There isn't a password set up for Hive Server 2. You may find this thread helpful: http://community.cloudera.com/t5/Cloudera-Live-End-to-end/Cannot-connect-to-Hive-thru-JDBC-Connectio...

Explorer

Thanks for the reply.

 

I tried with Sqoop in front and I get the error:

 

-bash: sqoop: command not found

 

It looks like I am not in the right environment or the master node I am connecting to doesn't have sqoop installed.

 

Please check and let me know.

 

Mark

Master Collaborator
When you run 'hostname' from the machine you're running sqoop on, what do you see? On that machine, /usr/bin/sqoop should be the executable, and it should ultimately be calling /opt/cloudera/parcels/CDH/bin/sqoop. Do you see either of those files? Sqoop is bundled with everything else that gets installed - it would be very surprising to me that you got this far and had something missing, so I suspect you're not on the right machine.

Explorer

Hi Sean,

 

I appreciate your feedback.  With regards to Putty, I am not good at Unix.  All I did was to connect to

ec2-52-91-172-186.compute-1.amazonaws.com using mykeypair.ppk.  I used ec2-user as the userid. when I used /opt/cloudera/parcels/CDH/bin/sqoop at the prompt, I get an error - no such file or directory.  I am not good at Unix and I need your help with commands if you want me to check something.

 

With regards to Tableau, I tried to create a odbc connection using Cloudera odbc driver for Hive.  I did not use JDBC driver.  Can you confirm if I should use ODBC or JDBC for connecting to manager node?

 

Mark

 

 

Master Collaborator
Oh ODBC - my mistake. I have not used ODBC much with Hive. Hopefully
someone else can provide some insight there - I'd have to do some digging.
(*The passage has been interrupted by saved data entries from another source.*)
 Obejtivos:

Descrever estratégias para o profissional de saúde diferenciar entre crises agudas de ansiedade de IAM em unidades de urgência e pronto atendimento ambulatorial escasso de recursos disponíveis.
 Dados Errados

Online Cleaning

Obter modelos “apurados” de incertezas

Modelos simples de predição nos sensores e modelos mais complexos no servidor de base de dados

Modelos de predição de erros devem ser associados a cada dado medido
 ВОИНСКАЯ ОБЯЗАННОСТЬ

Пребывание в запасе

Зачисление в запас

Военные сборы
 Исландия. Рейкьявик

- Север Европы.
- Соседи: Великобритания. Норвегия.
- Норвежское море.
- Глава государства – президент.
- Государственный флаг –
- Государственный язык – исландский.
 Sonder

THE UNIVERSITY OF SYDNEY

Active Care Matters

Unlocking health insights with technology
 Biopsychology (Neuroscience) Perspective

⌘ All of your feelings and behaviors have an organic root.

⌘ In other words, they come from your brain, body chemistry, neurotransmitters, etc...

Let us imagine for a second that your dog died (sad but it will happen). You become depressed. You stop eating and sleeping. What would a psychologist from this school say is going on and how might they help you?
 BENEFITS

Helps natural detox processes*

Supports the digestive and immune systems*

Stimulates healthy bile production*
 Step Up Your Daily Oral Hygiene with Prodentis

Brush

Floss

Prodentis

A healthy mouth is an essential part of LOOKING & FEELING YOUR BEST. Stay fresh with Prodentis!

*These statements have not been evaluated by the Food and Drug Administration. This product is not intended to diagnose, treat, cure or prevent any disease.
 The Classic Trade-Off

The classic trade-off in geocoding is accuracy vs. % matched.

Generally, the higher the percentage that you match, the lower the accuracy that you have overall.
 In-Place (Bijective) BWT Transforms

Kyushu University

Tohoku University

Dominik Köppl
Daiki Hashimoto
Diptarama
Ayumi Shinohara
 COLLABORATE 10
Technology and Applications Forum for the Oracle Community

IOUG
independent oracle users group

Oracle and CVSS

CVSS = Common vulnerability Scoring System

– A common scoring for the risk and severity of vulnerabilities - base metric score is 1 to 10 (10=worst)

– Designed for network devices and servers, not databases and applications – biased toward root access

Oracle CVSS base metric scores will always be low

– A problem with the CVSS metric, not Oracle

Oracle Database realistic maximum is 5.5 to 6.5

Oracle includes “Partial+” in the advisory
As for the Sqoop issue, there are 2 things I would check. First, can you
log into Cloudera Manager (using the link and credentials from the final
email you received)? The first screen should show the general health of the
cluster in a box to the left. Most of the services should have a green
circle, or a little black square. If a lot of the services are marked in
yellow or red, then something may be wrong with the cluster in general.
Next...

There should be 2 entries related to Sqoop. One will be called "Sqoop 2"
marked with a little black box because it's stopped by default <- this is a
service that is separate from the CLI tool as you're using it in the
tutorial. The other should just be called "Sqoop" or "Sqoop Client" or
something like that. It will be marked with a grey circle (since it's just
a CLI tool, it doesn't have a status, per se). Do you see that? If not,
click the button above this box to "Add a service", and select "Sqoop 1
Client". It'll ask you which hosts to deploy the tool on - just select all
of them, and click through the menus to complete the deployment. Then try
running Sqoop again. I can't imagine why Sqoop wouldn't be available on the
command-line already, if everything else got set up right, but try this and
see what happens. Maybe you'll find another clue along the way...


Explorer

Hi Sean,

 

With regards to Sqoop:

 

I added the new service Sqoop Client 1 and it seems to be running.  I went back to putty and ran the script again.  I still get the same error.

 

-bash: Sqoop: Command not found

 

Is there any other way I can test if Sqoop is running?

 

Thanks for your help.

 

Mark

Explorer

Hi Sean,

 

I think I finally found out where the problem was. I was not connecting to the Manager node in Putty.  I just did that and the script is running.  I will let you know once it finishes. I am hoping new tables will be created and I can query through hive or impala.  Thanks for your help.

 

 I still need to work through Tableau.  Please let me know if you find the solution on the right driver/connectivity parameters I should use.

 

Mark

Explorer

Hi Sean

 

I could get everything on the server to work and I finished all tutorial exercises. 

 

The only outstanding issue is connectivity from Tableau.  I am connecting from a windows machine using remote desktop.  I am not sure why I even need odbc driver on my machine.  It looks like there is something with connectivity parameters that is not correct.  I would appreciate your help.

 

Mark

Master Collaborator

So the Impala ODBC driver is installed on the Windows server that hosts Tableau Desktop. The Hive ODBC driver is separate. You can download a Windows installer for it here: http://www.cloudera.com/content/www/en-us/downloads/connectors/hive/odbc/2-5-16.html.html.

 

You can also find out more about Tableau and ODBC drivers here: http://kb.tableau.com/articles/knowledgebase/hadoop-hive-connection

Explorer

Hi Sean,

 

Thanks for the information.  The problem I had with Impala was that I could connect but I am not seeing any of the tables that I could see through Hue.  Can you tell me what the host IP, port and userid I should use?

 

I will try to install odbc driver for Hive and try connecting.

 

Please reply when you get a chance.

 

Mark